> Requests
(a) In the text on the analogue of the critical subgroup theorem, print the passage from "Analogue of critical" to "Frattini-in-center group (?)).".
(b) Translate this sentence from the text on the analogue of the critical subgroup theorem into Spanish: "Thompson's critical subgroup theorem is the version of this result for finite groups."
(c) Pick up the text on the analogue of the critical subgroup theorem after its final sentence and keep writing.

Analogue of critical subgroup theorem for infinite abelian-by-nilpotent p-groups

Statement

Suppose ${\displaystyle p}$ is a prime number and ${\displaystyle G}$ is an infinite P-group (?) that is Abelian-by-nilpotent group (?): ${\displaystyle G}$ has an abelian normal subgroup ${\displaystyle N}$ such that the quotient ${\displaystyle G/N}$ is a nilpotent group. Then, ${\displaystyle G}$ has a characteristic subgroup ${\displaystyle H}$ satisfying the following properties:

1. ${\displaystyle \Phi (H)\leq Z(H)}$, viz., the Frattini subgroup is contained inside the center (i.e., ${\displaystyle H}$ is a Frattini-in-center group (?)).
2. ${\displaystyle [G,H]\leq Z(H)}$ (i.e., ${\displaystyle H}$ is a Commutator-in-center subgroup (?) of ${\displaystyle G}$).
3. ${\displaystyle C_{G}(H)=Z(H)}$ (i.e., ${\displaystyle H}$ is a Self-centralizing subgroup (?) of ${\displaystyle G}$).
4. ${\displaystyle H}$ is coprime automorphism-faithful in ${\displaystyle G}$: If ${\displaystyle \sigma }$ is a non-identity automorphism of ${\displaystyle G}$ such that the order of ${\displaystyle \sigma }$ is relatively prime to ${\displaystyle p}$, then the restriction of ${\displaystyle \sigma }$ to ${\displaystyle H}$ is a non-identity automorphism of ${\displaystyle H}$.

This a the generalization of a critical subgroup to a possibly infinite p-group.

Related facts

• Thompson's critical subgroup theorem: Thompson's critical subgroup theorem is the version of this result for finite groups.

Lines of data
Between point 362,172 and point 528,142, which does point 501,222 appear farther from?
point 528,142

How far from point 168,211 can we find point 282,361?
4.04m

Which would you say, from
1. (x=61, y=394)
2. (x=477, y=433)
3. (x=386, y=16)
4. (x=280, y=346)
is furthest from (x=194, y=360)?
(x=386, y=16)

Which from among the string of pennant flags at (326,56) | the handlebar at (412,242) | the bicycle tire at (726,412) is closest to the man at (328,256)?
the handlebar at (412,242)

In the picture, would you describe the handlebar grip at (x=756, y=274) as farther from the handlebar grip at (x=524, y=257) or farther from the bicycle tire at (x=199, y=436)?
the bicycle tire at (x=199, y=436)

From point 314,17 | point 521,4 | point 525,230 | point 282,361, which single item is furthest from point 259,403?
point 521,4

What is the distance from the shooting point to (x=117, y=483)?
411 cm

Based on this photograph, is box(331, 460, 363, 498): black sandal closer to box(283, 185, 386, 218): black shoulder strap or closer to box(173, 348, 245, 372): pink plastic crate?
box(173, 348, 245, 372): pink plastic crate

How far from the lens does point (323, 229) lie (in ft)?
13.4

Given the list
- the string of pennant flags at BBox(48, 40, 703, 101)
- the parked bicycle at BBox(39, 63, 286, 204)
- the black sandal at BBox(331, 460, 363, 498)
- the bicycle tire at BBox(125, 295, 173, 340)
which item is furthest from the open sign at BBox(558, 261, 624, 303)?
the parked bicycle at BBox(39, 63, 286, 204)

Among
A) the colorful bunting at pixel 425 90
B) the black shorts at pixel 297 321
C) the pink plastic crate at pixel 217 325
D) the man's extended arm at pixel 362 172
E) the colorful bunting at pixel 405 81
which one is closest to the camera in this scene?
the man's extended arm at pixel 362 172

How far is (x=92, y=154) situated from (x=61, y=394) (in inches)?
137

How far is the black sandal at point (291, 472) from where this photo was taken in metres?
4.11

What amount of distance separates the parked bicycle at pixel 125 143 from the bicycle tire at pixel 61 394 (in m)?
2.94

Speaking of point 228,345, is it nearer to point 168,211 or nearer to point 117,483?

> Replies
(a)
Analogue of critical subgroup theorem for infinite abelian-by-nilpotent p-groups

Statement

Suppose ${\displaystyle p}$ is a prime number and ${\displaystyle G}$ is an infinite P-group (?) that is Abelian-by-nilpotent group (?): ${\displaystyle G}$ has an abelian normal subgroup ${\displaystyle N}$ such that the quotient ${\displaystyle G/N}$ is a nilpotent group. Then, ${\displaystyle G}$ has a characteristic subgroup ${\displaystyle H}$ satisfying the following properties:

1. ${\displaystyle \Phi (H)\leq Z(H)}$, viz., the Frattini subgroup is contained inside the center (i.e., ${\displaystyle H}$ is a Frattini-in-center group (?)).

(b) El teorema del subgrupo crítico de Thompson es la versión de este resultado para grupos finitos.

(c)
Facts used

1. Equivalence of definitions of abelian-by-nilpotent group: This states that ${\displaystyle G}$ is abelian-by-nilpotent if and only if some member of its lower central series is abelian; in particular, that member of the lower central series is an abelian characteristic subgroup with a nilpotent quotient group.
2. Every abelian characteristic subgroup is contained in a maximal among abelian characteristic subgroups
3. Characteristic implies normal
4. Third isomorphism theorem
5. Nilpotence is quotient-closed

Proof

The proof of the result is exactly the same as for finite groups. The main tricky first step is to show that there exists a subgroup that is Maximal among abelian characteristic subgroups (?), and such that the quotient is a nilpotent group. We do this first step in a separate subsection.

There exists a subgroup maximal among abelian characteristic subgroups with a nilpotent quotient group

Given: A group ${\displaystyle G}$ with an abelian normal subgroup ${\displaystyle N}$ such that ${\displaystyle G/N}$ is nilpotent.

To prove: There exists a subgroup ${\displaystyle K}$ of ${\displaystyle G}$ such that ${\displaystyle G/K}$ is nilpotent and ${\displaystyle K}$ is maximal among abelian characteristic subgroups.

Proof:

1. There exists an abelian characteristic subgroup ${\displaystyle L}$ of ${\displaystyle G}$ such that ${\displaystyle G/L}$ is nilpotent: This is a consequence of fact (1).
2. ${\displaystyle L}$ is contained in a subgroup ${\displaystyle K}$ that is maximal among abelian characteristic subgroups: This follows from fact (2).
3. ${\displaystyle K}$ is abelian characteristic and ${\displaystyle G/K}$ is abelian: By fact (3), both ${\displaystyle K}$ and ${\displaystyle L}$ are normal in ${\displaystyle G}$, and by fact (4), we have ${\displaystyle (G/L)/(K/L)\cong G/K}$. Thus, ${\displaystyle G/K}$ is isomorphic to a quotient of a nilpotent group. By fact (5), ${\displaystyle G/K}$ is nilpotent.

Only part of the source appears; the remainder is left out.